» Work required
Copy out word for word everything from the line containing "When examined, does" down to the end of the rows below, leaving the pictures out.

(Spatial reasoning records)
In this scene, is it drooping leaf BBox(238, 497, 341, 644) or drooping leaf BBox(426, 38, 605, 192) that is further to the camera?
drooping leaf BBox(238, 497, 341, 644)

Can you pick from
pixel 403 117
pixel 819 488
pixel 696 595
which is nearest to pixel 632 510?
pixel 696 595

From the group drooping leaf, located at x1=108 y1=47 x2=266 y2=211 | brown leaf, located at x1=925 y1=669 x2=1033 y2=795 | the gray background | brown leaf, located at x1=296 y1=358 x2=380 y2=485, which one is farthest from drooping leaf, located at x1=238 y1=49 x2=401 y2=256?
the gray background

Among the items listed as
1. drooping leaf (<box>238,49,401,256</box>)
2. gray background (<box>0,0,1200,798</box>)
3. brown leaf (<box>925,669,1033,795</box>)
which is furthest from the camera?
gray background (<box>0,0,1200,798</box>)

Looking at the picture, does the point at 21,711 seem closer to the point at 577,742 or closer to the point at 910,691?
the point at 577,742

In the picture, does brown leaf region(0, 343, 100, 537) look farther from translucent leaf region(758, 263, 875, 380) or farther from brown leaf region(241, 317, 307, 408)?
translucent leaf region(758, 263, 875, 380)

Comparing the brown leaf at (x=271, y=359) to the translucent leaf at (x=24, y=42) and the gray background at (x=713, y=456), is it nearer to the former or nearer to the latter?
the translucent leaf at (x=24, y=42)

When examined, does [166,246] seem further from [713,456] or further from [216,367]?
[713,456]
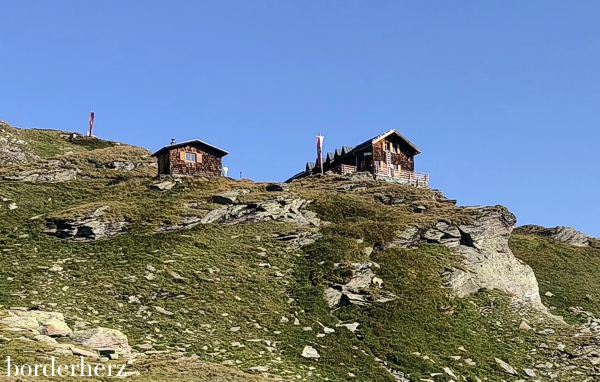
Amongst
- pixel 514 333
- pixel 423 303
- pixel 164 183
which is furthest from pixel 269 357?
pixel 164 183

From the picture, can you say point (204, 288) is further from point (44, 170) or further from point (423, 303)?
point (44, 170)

» The response
When examined, does [166,246] seem further from [713,456] or further from [216,367]?
[713,456]
Amongst
- pixel 514 333
- pixel 423 303
- pixel 164 183
which is furthest from pixel 269 357?
pixel 164 183

From the picture, can you say point (204, 288) is further from point (44, 170) or further from point (423, 303)?
point (44, 170)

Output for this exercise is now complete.